(Source records)
Content starts

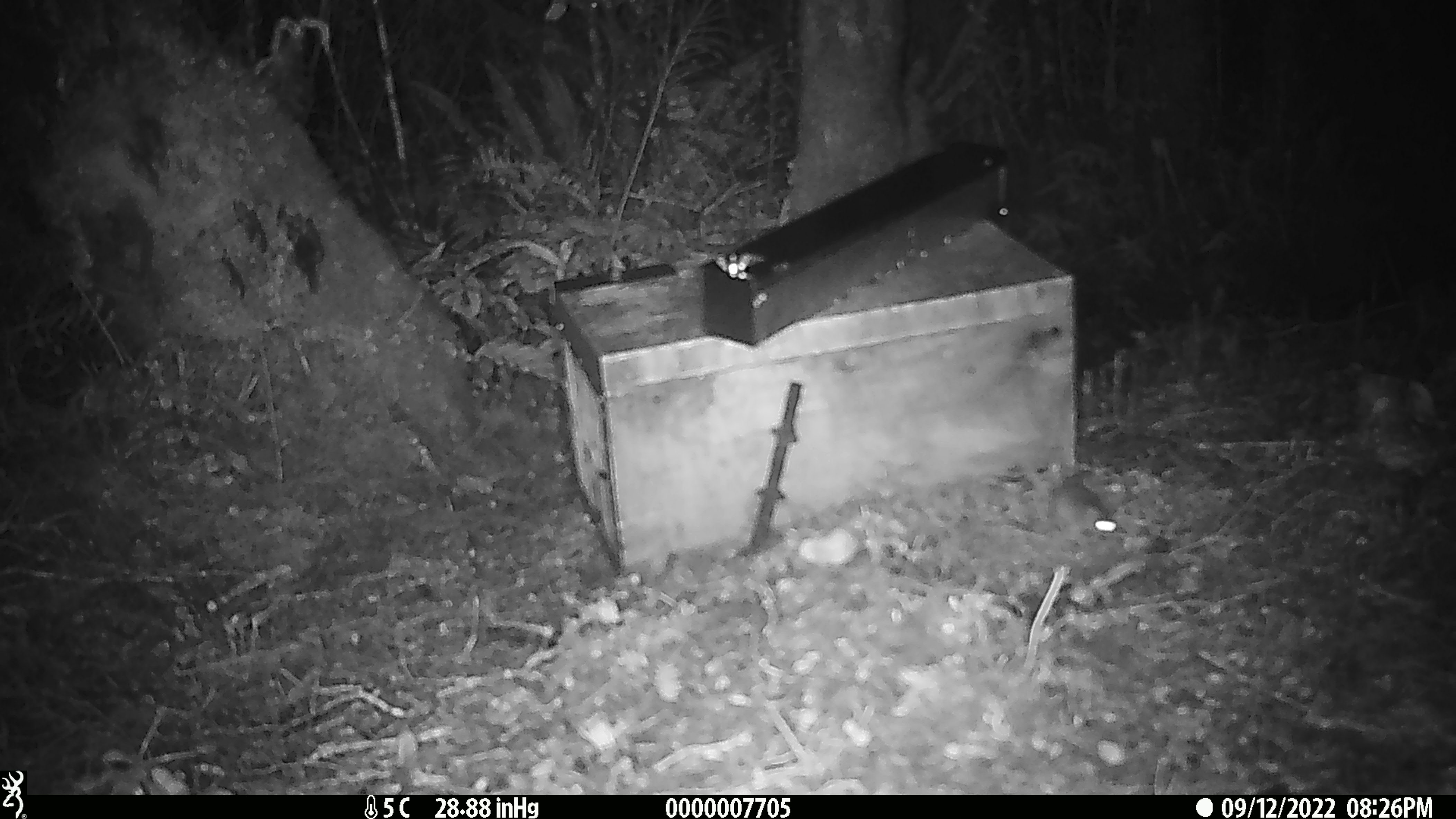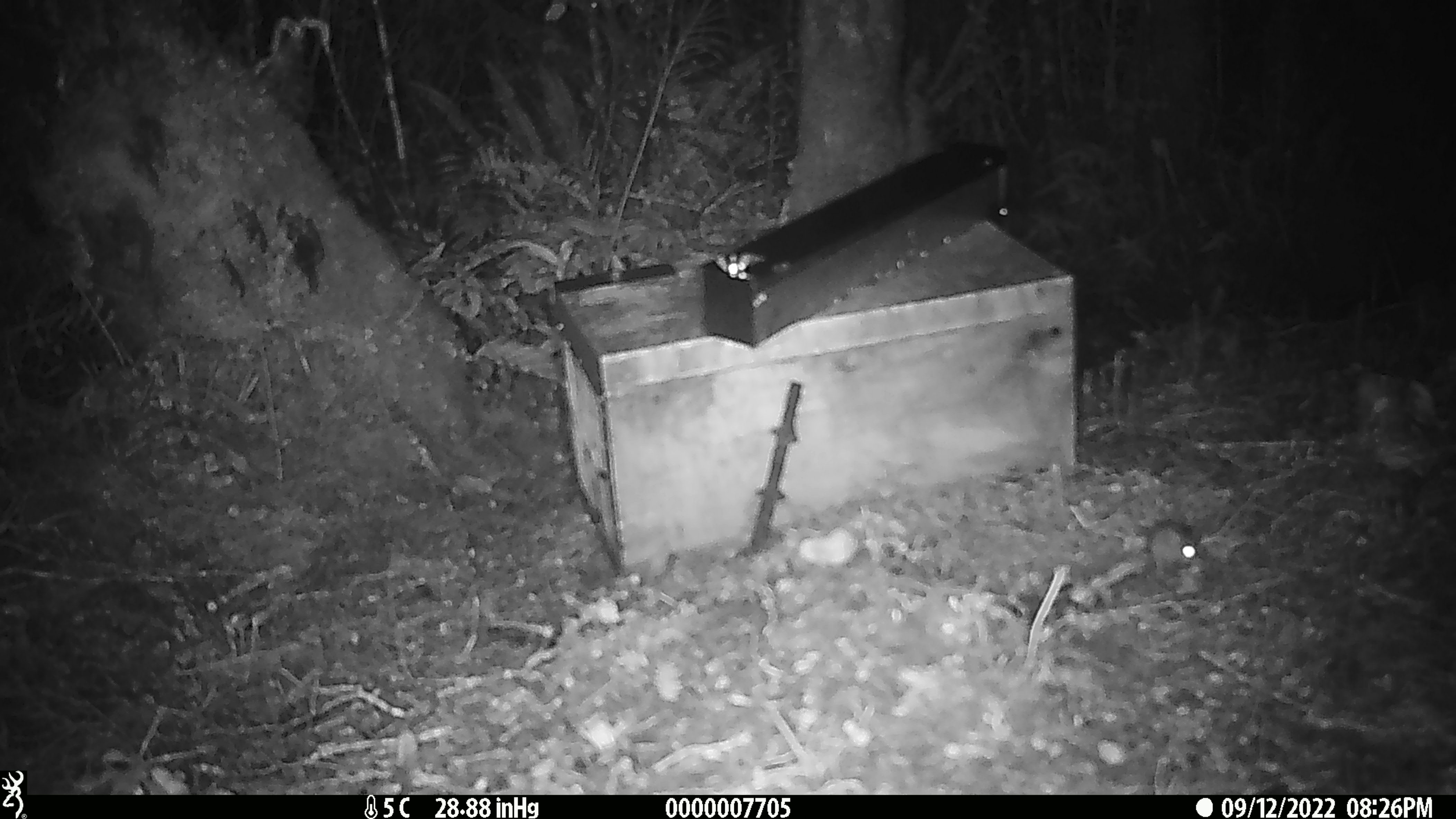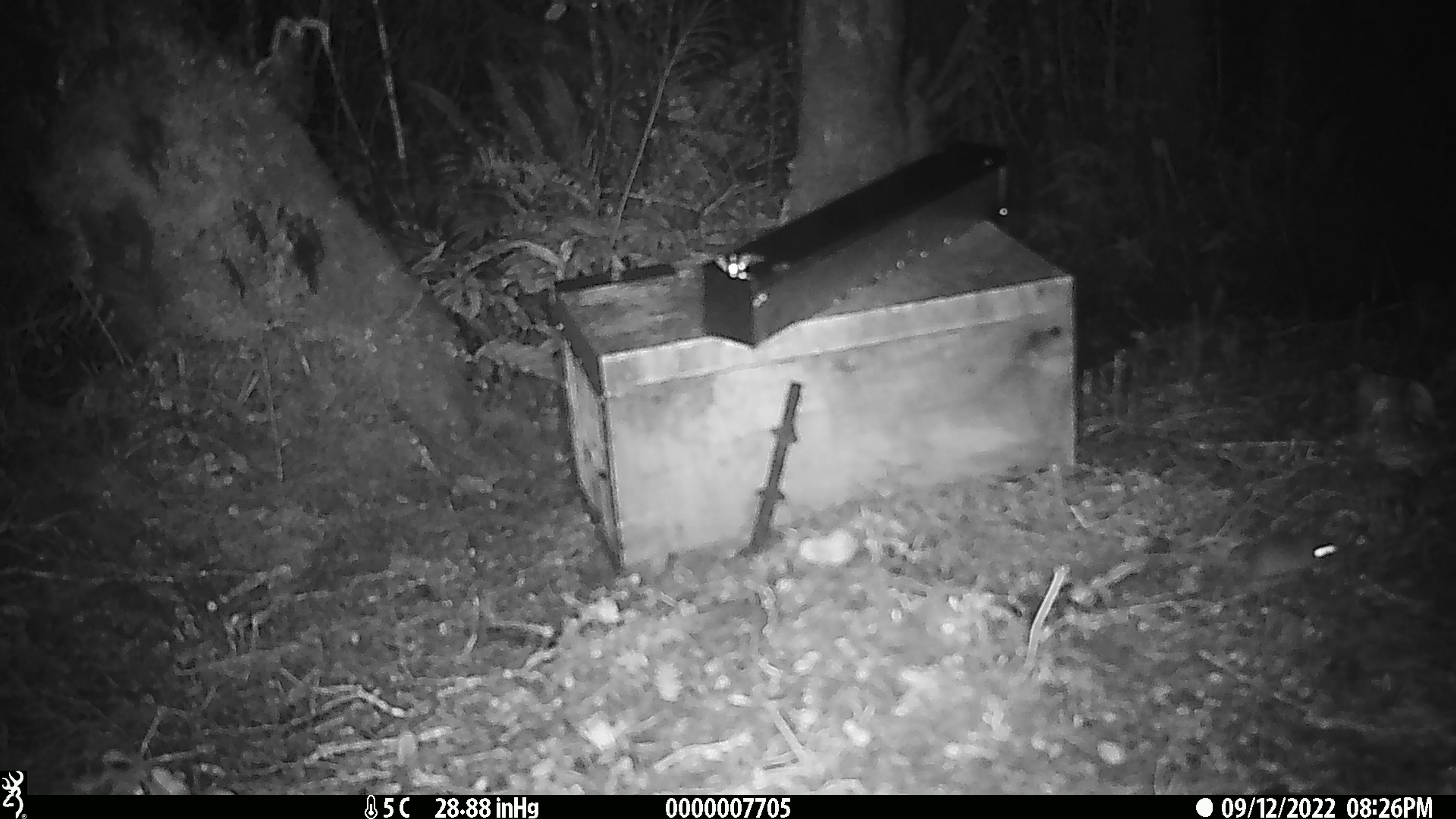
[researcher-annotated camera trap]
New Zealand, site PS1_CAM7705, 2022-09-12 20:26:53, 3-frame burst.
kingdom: Animalia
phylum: Chordata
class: Mammalia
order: Rodentia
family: Muridae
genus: Mus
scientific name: Mus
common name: mouse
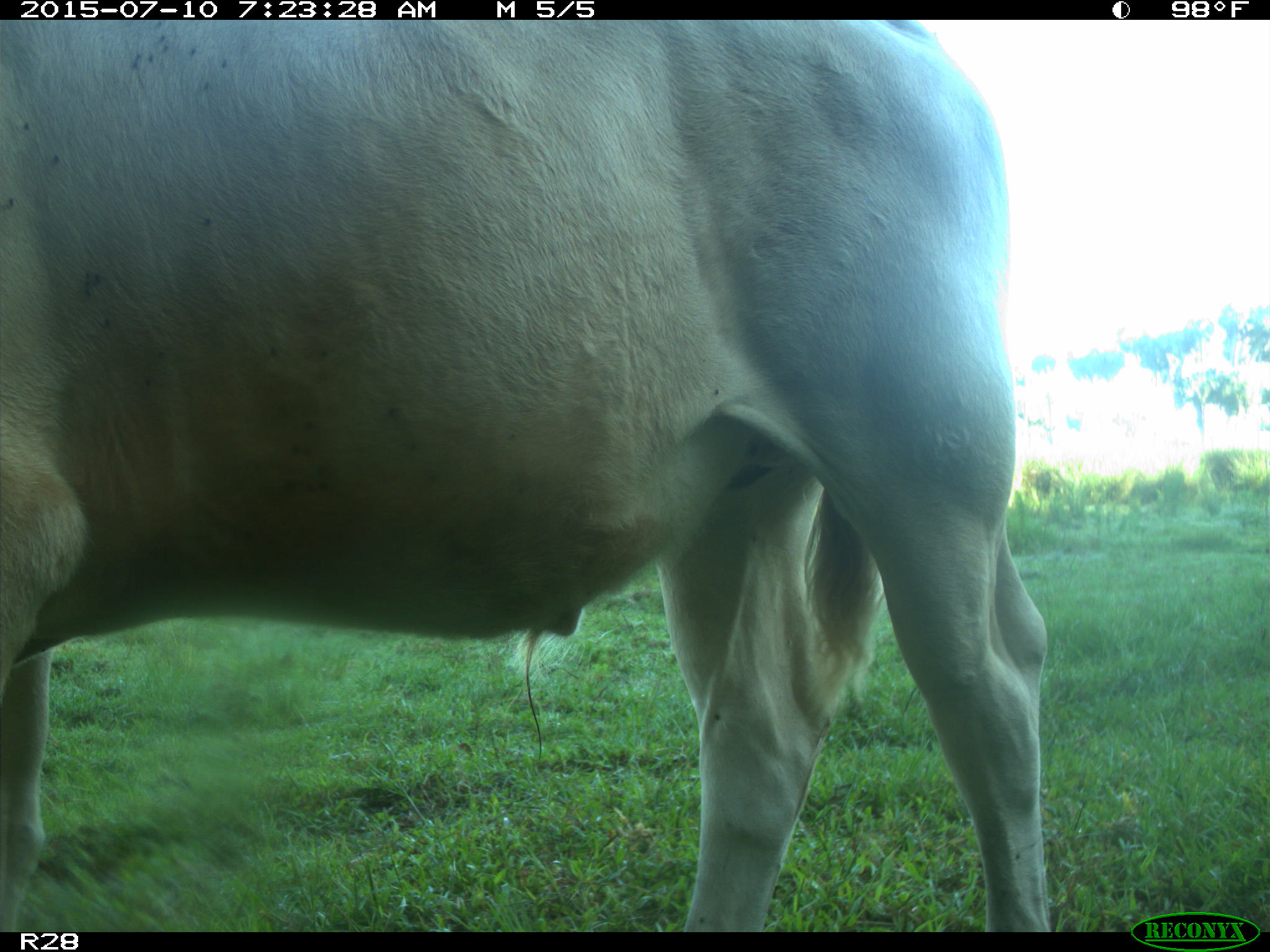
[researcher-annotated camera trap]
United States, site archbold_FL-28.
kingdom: Animalia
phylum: Chordata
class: Mammalia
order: Artiodactyla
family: Bovidae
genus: Bos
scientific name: Bos taurus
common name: domestic cow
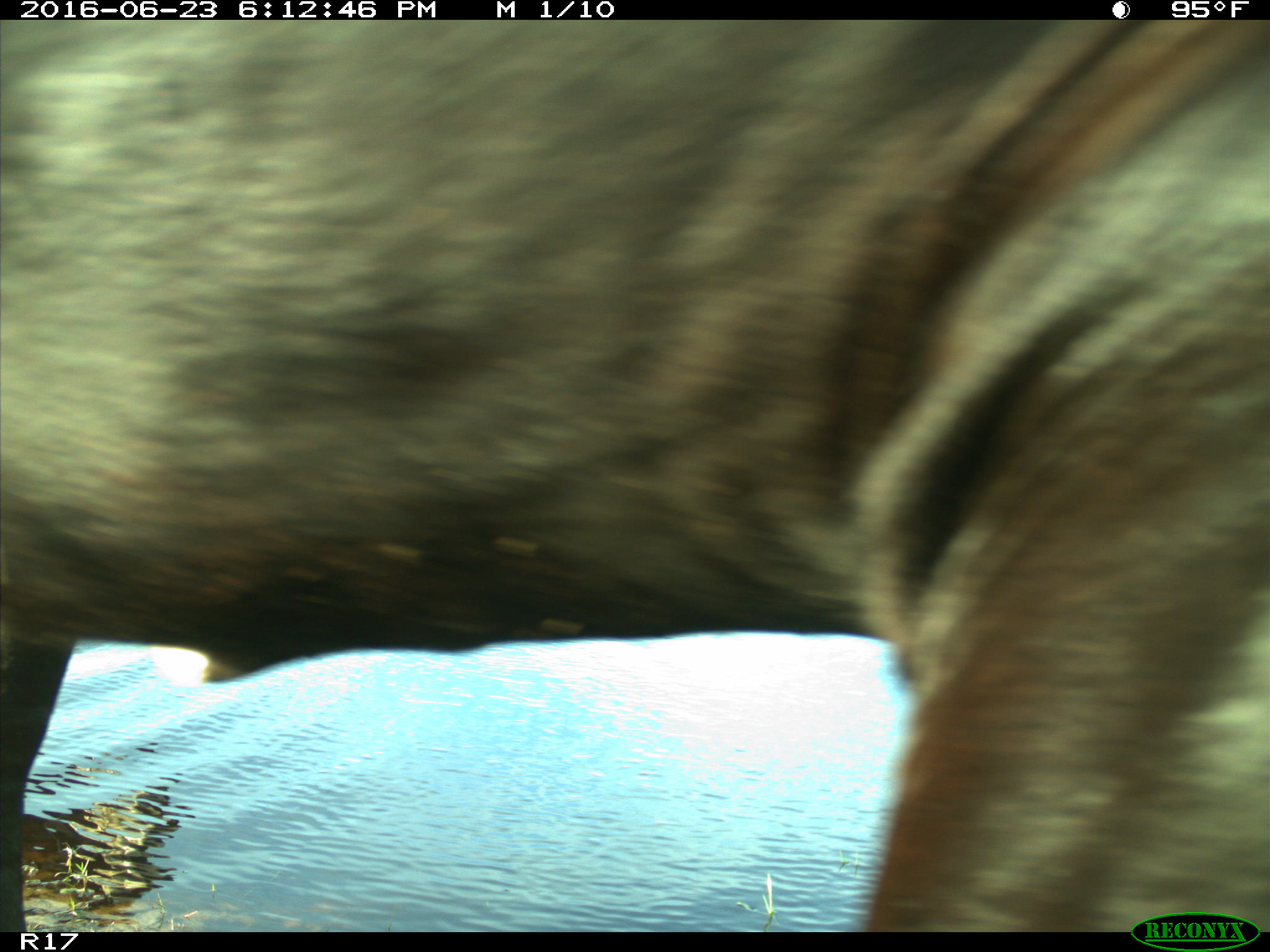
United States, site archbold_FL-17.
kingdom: Animalia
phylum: Chordata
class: Mammalia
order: Artiodactyla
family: Bovidae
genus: Bos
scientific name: Bos taurus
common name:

Content ends

▶ [Required work]
Images stay out, but the rest of the records must be retyped exactly.

▶ [Response]
[researcher-annotated camera trap]
New Zealand, site PS1_CAM7705, 2022-09-12 20:26:53, 3-frame burst.
kingdom: Animalia
phylum: Chordata
class: Mammalia
order: Rodentia
family: Muridae
genus: Mus
scientific name: Mus
common name: mouse
[researcher-annotated camera trap]
United States, site archbold_FL-28.
kingdom: Animalia
phylum: Chordata
class: Mammalia
order: Artiodactyla
family: Bovidae
genus: Bos
scientific name: Bos taurus
common name: domestic cow
United States, site archbold_FL-17.
kingdom: Animalia
phylum: Chordata
class: Mammalia
order: Artiodactyla
family: Bovidae
genus: Bos
scientific name: Bos taurus
common name:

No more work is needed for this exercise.